Nos soldats prennent avec bravoure leur part du fardeau, avec nos alliés du G5 Sahel, mais nous appelons la communauté internationale à nous apporter son soutien. Car la sécurité du Sahel est aussi celle de l’Afrique et, dans une certaine mesure, celle de l’Europe vu la capacité de projection des groupes terroristes armés. Il vaut mieux éteindre ce feu à distance plutôt que d’attendre qu’il arrive à soi, ce serait trop tard.
Revue Conflits : Le territoire tchadien est souvent menacé par des incursions militaires, venues de RCA dernièrement, ou encore des rebelles du FACT. Voyez-vous, en sous-main, l’influence opérationnelle directe ou indirecte de pays étrangers, qui seraient tentés de déstabiliser le pays ?
Albert Pahimi Padacké : Je me référerai ici à la déclaration officielle du Tchad, exprimée en son temps par notre ministre des Affaires étrangères, Chérif Mahamat Zene, qui a, au nom du gouvernement, a été parfaitement clair sur ce point. Nous condamnons toute tentative d’ingérence extérieure, car elle pose un problème sérieux pour la stabilité du Tchad. Et nous mettons en œuvre tous les moyens pour les contrer. La souveraineté du Tchad n’est pas négociable !
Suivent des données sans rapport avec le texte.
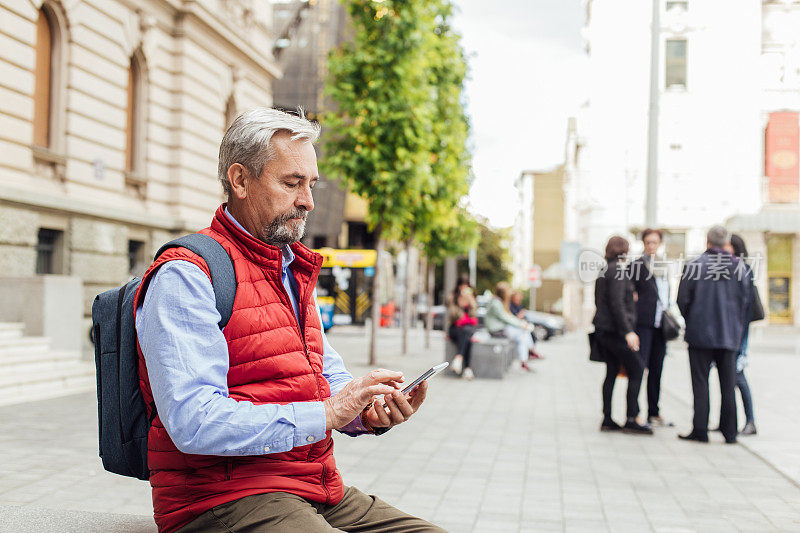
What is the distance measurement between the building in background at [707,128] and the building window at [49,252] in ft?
99.8

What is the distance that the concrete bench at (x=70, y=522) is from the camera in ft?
8.46

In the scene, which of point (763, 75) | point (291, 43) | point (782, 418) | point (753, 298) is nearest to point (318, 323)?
point (753, 298)

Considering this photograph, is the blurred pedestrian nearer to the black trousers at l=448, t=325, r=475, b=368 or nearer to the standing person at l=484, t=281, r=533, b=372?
the standing person at l=484, t=281, r=533, b=372

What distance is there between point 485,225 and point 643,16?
31.8 metres

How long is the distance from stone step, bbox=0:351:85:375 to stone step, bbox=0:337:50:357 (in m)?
0.05

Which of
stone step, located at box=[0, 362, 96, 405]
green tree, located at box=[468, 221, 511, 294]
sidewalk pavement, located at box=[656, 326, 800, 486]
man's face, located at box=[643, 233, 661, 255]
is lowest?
sidewalk pavement, located at box=[656, 326, 800, 486]

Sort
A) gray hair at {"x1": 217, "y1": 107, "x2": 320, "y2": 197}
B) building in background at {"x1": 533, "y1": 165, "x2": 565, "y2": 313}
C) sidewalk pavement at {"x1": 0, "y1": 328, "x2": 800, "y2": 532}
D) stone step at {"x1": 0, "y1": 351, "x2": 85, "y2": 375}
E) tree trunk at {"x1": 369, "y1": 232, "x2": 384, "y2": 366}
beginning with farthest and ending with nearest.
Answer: building in background at {"x1": 533, "y1": 165, "x2": 565, "y2": 313} → tree trunk at {"x1": 369, "y1": 232, "x2": 384, "y2": 366} → stone step at {"x1": 0, "y1": 351, "x2": 85, "y2": 375} → sidewalk pavement at {"x1": 0, "y1": 328, "x2": 800, "y2": 532} → gray hair at {"x1": 217, "y1": 107, "x2": 320, "y2": 197}

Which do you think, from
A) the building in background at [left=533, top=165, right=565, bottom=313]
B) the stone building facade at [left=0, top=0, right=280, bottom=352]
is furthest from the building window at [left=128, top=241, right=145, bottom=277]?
the building in background at [left=533, top=165, right=565, bottom=313]

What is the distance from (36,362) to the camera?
37.2 feet

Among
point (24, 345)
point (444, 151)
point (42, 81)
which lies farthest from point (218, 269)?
point (444, 151)

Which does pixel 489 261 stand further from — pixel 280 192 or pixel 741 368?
pixel 280 192

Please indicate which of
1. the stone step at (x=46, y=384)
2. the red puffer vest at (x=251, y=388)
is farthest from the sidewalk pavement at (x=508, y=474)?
the red puffer vest at (x=251, y=388)

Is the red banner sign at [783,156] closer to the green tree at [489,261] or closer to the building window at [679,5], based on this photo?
the building window at [679,5]

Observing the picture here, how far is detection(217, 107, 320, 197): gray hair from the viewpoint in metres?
2.33
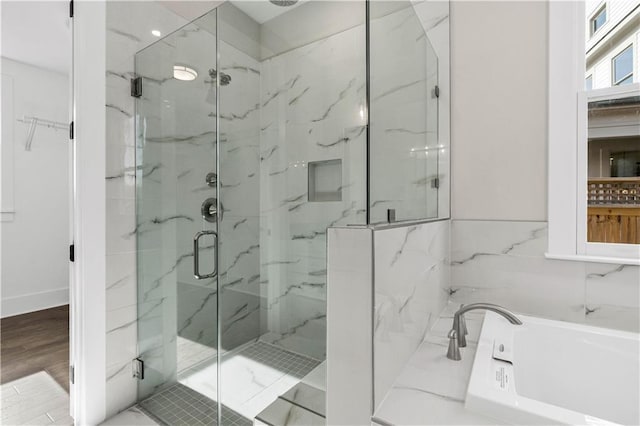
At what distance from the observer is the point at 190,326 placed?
1.74 metres

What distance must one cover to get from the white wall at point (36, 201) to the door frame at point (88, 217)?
237 cm

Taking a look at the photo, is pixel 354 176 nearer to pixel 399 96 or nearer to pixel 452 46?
pixel 399 96

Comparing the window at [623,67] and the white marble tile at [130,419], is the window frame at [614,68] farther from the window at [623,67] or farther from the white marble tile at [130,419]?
the white marble tile at [130,419]

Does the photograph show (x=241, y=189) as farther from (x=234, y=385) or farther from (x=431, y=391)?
(x=431, y=391)

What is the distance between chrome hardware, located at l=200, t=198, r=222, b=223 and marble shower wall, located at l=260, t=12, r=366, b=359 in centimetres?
29

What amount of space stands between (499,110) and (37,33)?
3615mm

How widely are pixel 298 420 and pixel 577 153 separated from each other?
6.10 feet

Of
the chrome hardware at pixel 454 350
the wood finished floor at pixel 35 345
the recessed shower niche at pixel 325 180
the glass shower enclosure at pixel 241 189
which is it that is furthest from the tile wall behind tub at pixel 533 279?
the wood finished floor at pixel 35 345

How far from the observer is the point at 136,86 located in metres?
1.71

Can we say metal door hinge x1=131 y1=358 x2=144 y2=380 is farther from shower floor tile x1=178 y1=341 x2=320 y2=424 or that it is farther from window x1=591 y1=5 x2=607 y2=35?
window x1=591 y1=5 x2=607 y2=35

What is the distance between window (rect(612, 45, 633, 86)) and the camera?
153 cm

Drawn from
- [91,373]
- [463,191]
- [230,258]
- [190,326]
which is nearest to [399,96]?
[463,191]

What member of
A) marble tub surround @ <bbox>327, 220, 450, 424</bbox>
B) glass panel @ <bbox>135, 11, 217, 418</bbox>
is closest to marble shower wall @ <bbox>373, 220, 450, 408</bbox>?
marble tub surround @ <bbox>327, 220, 450, 424</bbox>

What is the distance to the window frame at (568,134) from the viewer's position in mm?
1583
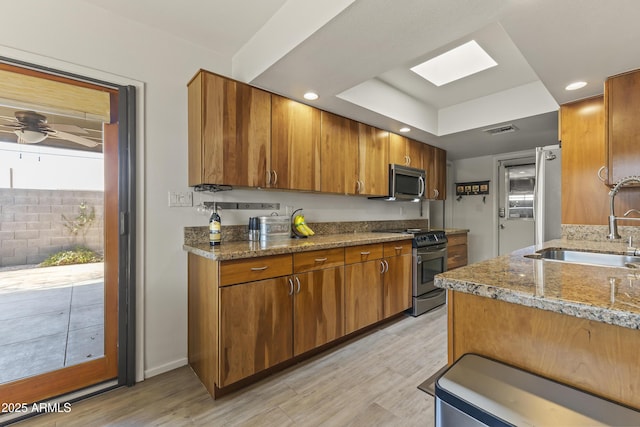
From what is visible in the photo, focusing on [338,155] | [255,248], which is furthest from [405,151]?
[255,248]

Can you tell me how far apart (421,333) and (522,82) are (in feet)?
8.63

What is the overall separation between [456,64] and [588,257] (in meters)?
1.80

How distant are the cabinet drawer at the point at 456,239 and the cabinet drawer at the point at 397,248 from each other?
106 centimetres

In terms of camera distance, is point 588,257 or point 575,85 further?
point 575,85

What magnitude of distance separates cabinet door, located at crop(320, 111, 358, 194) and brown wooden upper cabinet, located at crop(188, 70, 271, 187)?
62 cm

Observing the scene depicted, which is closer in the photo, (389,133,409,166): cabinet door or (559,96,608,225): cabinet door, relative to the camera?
(559,96,608,225): cabinet door

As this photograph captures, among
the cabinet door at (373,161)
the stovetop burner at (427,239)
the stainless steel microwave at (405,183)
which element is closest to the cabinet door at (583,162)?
the stovetop burner at (427,239)

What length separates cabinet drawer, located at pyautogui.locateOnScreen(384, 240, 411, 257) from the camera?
279 centimetres

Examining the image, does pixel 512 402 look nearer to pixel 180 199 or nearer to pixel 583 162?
pixel 180 199

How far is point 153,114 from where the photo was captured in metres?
2.01

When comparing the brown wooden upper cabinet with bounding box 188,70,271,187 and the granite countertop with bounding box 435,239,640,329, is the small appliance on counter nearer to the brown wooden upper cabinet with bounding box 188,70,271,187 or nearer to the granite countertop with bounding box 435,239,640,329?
the brown wooden upper cabinet with bounding box 188,70,271,187

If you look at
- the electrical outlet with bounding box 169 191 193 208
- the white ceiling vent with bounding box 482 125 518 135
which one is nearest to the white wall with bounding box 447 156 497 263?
the white ceiling vent with bounding box 482 125 518 135

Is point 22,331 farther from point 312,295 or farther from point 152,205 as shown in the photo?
point 312,295

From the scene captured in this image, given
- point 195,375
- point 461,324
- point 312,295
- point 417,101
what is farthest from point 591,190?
point 195,375
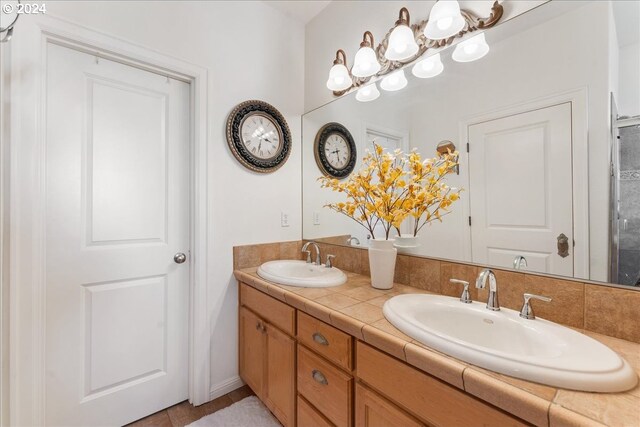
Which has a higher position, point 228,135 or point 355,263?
point 228,135

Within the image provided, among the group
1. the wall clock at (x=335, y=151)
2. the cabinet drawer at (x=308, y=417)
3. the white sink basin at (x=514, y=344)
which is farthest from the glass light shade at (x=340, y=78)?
the cabinet drawer at (x=308, y=417)

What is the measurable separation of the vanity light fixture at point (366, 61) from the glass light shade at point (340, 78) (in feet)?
0.46

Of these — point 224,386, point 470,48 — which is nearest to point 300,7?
point 470,48

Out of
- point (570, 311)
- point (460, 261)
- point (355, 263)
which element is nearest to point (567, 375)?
point (570, 311)

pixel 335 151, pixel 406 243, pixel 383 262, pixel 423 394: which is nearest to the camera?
pixel 423 394

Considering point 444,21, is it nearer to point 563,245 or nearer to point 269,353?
point 563,245

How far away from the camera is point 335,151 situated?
6.62ft

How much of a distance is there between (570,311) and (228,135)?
6.17ft

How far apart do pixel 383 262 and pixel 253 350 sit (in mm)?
978

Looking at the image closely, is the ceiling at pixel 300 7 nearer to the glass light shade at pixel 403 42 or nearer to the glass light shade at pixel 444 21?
the glass light shade at pixel 403 42

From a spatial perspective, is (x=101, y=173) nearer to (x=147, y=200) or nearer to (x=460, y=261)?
(x=147, y=200)

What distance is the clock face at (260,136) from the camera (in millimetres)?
1894

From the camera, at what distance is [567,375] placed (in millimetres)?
629

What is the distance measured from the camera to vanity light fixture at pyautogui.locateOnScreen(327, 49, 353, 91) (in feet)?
6.03
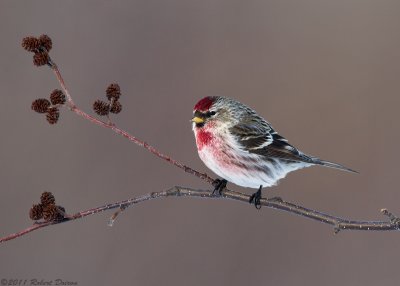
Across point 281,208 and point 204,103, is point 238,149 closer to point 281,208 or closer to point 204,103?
point 204,103

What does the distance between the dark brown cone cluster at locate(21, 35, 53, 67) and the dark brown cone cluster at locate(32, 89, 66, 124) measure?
0.11 meters

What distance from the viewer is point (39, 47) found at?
168 centimetres

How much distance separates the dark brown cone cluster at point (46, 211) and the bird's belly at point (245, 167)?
0.82m

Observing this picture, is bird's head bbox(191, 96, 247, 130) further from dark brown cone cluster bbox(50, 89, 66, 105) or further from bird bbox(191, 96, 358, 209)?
dark brown cone cluster bbox(50, 89, 66, 105)

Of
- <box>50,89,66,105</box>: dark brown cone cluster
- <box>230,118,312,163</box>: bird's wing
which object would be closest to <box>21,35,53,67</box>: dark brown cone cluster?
<box>50,89,66,105</box>: dark brown cone cluster

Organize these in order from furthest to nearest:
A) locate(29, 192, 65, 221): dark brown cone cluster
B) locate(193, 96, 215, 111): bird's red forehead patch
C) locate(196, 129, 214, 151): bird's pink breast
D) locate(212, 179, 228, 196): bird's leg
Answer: locate(196, 129, 214, 151): bird's pink breast
locate(193, 96, 215, 111): bird's red forehead patch
locate(212, 179, 228, 196): bird's leg
locate(29, 192, 65, 221): dark brown cone cluster

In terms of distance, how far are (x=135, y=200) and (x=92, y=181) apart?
2.22 meters

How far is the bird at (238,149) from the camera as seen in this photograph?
234 cm

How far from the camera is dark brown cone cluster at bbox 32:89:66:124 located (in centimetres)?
168

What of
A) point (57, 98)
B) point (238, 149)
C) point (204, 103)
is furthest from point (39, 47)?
point (238, 149)

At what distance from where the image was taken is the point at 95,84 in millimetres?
4062

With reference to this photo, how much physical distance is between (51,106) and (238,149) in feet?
3.14

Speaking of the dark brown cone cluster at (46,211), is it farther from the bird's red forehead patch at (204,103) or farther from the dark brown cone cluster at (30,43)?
the bird's red forehead patch at (204,103)

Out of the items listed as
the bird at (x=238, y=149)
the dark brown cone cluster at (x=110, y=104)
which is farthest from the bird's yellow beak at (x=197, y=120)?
the dark brown cone cluster at (x=110, y=104)
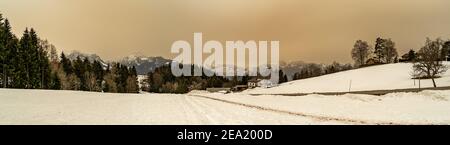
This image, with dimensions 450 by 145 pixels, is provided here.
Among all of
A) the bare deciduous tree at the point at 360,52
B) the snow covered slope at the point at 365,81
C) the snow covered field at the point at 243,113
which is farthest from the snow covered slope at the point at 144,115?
the bare deciduous tree at the point at 360,52

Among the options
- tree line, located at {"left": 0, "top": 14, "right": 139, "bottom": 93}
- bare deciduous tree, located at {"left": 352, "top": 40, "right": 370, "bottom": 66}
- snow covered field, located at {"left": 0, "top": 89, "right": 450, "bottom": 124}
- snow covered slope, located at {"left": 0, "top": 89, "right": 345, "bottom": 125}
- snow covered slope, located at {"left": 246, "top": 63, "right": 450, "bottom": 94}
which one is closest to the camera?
snow covered slope, located at {"left": 0, "top": 89, "right": 345, "bottom": 125}

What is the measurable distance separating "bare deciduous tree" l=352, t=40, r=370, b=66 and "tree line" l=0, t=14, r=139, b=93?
289 ft

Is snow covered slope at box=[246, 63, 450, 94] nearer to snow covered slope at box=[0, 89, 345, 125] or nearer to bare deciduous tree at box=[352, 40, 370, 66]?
bare deciduous tree at box=[352, 40, 370, 66]

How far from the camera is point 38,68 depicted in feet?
285

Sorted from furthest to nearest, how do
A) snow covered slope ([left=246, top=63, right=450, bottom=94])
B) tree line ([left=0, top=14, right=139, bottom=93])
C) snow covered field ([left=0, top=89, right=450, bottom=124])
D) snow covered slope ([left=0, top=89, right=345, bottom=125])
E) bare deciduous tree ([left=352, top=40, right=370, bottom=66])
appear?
bare deciduous tree ([left=352, top=40, right=370, bottom=66]) → snow covered slope ([left=246, top=63, right=450, bottom=94]) → tree line ([left=0, top=14, right=139, bottom=93]) → snow covered field ([left=0, top=89, right=450, bottom=124]) → snow covered slope ([left=0, top=89, right=345, bottom=125])

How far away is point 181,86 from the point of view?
610ft

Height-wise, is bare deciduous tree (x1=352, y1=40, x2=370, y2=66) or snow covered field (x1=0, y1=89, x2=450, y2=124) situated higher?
bare deciduous tree (x1=352, y1=40, x2=370, y2=66)

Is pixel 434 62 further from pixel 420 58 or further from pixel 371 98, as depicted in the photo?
pixel 371 98

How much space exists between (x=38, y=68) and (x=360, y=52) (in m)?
111

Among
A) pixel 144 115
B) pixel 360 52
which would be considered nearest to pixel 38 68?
pixel 144 115

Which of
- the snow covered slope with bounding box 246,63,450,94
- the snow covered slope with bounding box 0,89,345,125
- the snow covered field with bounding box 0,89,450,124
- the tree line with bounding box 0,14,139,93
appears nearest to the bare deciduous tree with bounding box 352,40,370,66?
the snow covered slope with bounding box 246,63,450,94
Nous sommes malheureusement entourés de pays parfois instables, où nous constatons l’existence de mouvements armés, avec une présence, directe ou pas, de puissances étrangères. Des mercenaires russes de la société Wagner sont en effet présents en Libye et en République centrafricaine et peuvent parfois avoir des contacts suspicieux avec des groupes hostiles à notre pays. La tentative d’incursion au Tchad, à la frontière centrafricaine, où nous avons perdu des soldats, est venue d’une région où la présence de ces mercenaires est avérée. Nous attendons les résultats de l’enquête. C’est une préoccupation évidemment, mais nous ne laisserons aucune force tenter de déstabiliser le pays. Le peuple tchadien est unanime de ce point de vue !
Revue Conflits : Le redimensionnement de l’opération Barkhane marque une évolution dans la coopération militaire entre la France et le Tchad. Comment doivent, selon vous, se dessiner les futures relations franco-tchadiennes, notamment sécuritaires, dans ce nouveau contexte ?
Albert Pahimi Padacké : La France a, de longue date, été l’un de nos partenaires privilégiés dans la lutte contre le terrorisme dans la région, notamment via son engagement par l’opération Barkhane. Nous avons, par la force de l’Histoire, des liens particuliers : nous avions été parmi les premiers à rejoindre la France libre pendant la Seconde Guerre mondiale. Les soldats français et tchadiens ont toujours combattu côte à côte et sont même parfois tombés ensemble au service d’un seul et même objectif commun : assurer la paix et la stabilité dans la zone sahélienne et empêcher la diffusion des groupes armés terroristes. Le choix de la France de restructurer sa présence militaire au Sahel et au Sahara est une décision souveraine que nous respectons pleinement. Il ne nous revient pas d’émettre quelques jugements que ce soit.
Ce choix n’empêchera pas, je l’espère, la poursuite de collaborations entre nos armées, à travers la formation des soldats par exemple ou encore l’échange d’informations. Mais le Tchad est loin d’être isolé. Le Général Mahamat Idriss Déby Itno a d’ailleurs récemment rencontré le président Emmanuel Macron ou le président Erdogan pour évoquer, entre autres, la sécurité dans la zone sahélienne. D’autres rencontres bilatérales viendront. Et nous agissons toujours de concert avec les pays membres du G5 Sahel. Pour nous, le redimensionnement de l’opération Barkhane ne signifie pas le départ de la France qui s’est tant investie dans cette lutte commune contre le terrorisme.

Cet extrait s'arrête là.